YOUR INSTRUCTIONS - Pull out every line in the material that contains the string "wing", matching case.

INFORMATION SHOWN -
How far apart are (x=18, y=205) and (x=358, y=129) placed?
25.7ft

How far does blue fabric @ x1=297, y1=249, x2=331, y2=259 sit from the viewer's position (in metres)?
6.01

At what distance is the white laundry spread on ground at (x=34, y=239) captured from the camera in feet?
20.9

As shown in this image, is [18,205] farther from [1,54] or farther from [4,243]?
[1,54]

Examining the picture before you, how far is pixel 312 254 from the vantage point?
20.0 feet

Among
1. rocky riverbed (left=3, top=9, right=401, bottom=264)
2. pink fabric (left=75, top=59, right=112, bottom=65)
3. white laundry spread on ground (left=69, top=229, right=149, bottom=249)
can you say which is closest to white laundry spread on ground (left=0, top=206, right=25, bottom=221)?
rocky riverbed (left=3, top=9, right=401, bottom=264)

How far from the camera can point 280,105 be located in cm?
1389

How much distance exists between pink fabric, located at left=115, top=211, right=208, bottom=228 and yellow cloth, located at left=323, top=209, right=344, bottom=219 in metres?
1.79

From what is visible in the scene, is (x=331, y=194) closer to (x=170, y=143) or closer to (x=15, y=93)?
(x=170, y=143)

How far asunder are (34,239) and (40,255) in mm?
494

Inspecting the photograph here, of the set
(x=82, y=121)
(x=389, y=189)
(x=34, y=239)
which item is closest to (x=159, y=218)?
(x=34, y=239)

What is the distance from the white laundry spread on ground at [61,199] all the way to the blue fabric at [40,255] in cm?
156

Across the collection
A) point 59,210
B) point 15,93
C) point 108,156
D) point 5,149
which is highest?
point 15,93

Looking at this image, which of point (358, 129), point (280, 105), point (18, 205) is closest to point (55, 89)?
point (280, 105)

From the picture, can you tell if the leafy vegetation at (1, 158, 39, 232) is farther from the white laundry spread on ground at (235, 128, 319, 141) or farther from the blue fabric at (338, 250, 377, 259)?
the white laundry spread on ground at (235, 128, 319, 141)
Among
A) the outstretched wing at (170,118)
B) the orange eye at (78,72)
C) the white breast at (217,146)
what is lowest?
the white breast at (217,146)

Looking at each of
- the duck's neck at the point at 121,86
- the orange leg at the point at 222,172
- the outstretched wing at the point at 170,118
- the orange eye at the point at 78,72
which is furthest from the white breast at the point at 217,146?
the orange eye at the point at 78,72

RESULT OF THIS EXERCISE -
A) the outstretched wing at (170,118)
- the outstretched wing at the point at 170,118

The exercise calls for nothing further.